Zoeken

Weer een nieuwe soort walvis uit de Westerschelde: Nehalaennia devossi

[17 mei 2019]  Onderzoekers van het Natuurhistorisch Museum Rotterdam hebben een nieuwe soort walvis ontdekt: Nehalaennia devossi. In het tijdschrift PeerJ beschrijft het internationale onderzoeksteam de uitmuntend bewaard gebleven schedel van deze vinvis. Het uitgestorven zeezoogdier zwom zo'n 8,4 miljoen geleden in de Noordzee.
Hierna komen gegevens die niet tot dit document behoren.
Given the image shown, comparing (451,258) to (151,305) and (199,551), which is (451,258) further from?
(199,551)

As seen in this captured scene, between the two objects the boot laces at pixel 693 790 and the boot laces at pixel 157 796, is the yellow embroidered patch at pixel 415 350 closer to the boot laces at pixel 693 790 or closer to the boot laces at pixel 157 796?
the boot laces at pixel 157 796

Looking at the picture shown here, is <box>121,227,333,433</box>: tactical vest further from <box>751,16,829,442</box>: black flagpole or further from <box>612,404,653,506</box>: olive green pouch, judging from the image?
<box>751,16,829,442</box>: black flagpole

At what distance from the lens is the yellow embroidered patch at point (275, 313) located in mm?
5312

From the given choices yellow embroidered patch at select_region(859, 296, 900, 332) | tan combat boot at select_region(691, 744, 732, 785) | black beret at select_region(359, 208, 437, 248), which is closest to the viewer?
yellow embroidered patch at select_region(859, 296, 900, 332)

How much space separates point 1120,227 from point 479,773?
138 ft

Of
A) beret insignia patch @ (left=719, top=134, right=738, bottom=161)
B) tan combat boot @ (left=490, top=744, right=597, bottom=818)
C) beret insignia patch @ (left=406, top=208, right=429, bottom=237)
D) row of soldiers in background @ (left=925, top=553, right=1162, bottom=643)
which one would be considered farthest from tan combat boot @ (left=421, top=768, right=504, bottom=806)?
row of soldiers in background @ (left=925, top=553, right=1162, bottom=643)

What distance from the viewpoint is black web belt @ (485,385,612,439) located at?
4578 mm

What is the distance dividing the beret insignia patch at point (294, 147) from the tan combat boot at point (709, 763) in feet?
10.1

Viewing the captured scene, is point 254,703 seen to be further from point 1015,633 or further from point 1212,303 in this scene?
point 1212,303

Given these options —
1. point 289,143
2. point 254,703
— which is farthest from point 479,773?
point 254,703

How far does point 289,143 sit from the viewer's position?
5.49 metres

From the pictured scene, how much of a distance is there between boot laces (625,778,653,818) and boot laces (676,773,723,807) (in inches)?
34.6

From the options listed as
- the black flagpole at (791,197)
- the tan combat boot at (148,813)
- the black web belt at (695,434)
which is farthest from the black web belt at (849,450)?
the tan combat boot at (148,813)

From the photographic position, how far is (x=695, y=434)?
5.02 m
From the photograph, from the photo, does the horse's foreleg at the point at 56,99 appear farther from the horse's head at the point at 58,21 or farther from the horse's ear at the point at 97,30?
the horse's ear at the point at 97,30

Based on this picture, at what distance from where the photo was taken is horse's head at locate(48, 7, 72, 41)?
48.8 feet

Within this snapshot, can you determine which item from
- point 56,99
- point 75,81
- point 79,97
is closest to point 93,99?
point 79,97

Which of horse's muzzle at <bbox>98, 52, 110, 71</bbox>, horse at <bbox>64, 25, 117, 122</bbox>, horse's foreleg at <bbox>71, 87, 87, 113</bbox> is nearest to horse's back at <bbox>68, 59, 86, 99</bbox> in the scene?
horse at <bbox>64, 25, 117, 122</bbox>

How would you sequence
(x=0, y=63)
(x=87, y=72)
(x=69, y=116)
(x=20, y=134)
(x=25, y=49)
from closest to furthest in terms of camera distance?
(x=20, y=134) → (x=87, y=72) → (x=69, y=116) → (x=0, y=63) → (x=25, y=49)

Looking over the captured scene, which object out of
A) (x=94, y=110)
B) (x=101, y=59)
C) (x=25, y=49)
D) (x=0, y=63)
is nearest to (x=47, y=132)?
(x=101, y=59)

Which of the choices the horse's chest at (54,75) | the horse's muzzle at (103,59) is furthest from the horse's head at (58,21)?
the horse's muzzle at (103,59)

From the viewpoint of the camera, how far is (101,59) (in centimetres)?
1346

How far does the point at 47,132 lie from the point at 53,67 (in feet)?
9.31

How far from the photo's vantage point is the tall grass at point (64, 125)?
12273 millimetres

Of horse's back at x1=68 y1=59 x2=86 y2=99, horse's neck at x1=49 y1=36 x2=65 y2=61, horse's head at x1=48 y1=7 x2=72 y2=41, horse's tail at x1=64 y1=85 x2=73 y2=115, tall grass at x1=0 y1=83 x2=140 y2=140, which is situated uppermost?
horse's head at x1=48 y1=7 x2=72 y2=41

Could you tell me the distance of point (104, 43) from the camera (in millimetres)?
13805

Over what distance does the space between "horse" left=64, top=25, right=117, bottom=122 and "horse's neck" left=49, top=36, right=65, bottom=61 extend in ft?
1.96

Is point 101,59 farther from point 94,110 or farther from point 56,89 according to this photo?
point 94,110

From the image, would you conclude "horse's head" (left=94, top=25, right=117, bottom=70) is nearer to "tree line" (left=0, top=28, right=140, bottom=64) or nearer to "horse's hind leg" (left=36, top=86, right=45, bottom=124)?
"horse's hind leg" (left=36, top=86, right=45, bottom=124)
De schedel werd in 2014 op een diepte van 30 meter opgevist tijdens een wetenschappelijke expeditie op de Westerschelde nabij Terneuzen onder leiding van honorair conservator Klaas Post.

Eerbetoon aan John de Vos
De soortnaam van de nieuwe walvis, devossi, is een eerbetoon aan dr. John de Vos, paleontoloog, verbonden aan Naturalis in Leiden. Deze wetenschapper werkt zijn leven lang al aan de Nederlandse paleontologie en heeft in de loop van die tijd een belangrijke rol gespeeld bij het tot stand komen van de samenwerking tussen onderzoekers en fossielenverzamelaars. Hierdoor zijn veel belangrijke fossielen in museumcollecties terecht gekomen waar ze veilig bewaard en onderzocht worden.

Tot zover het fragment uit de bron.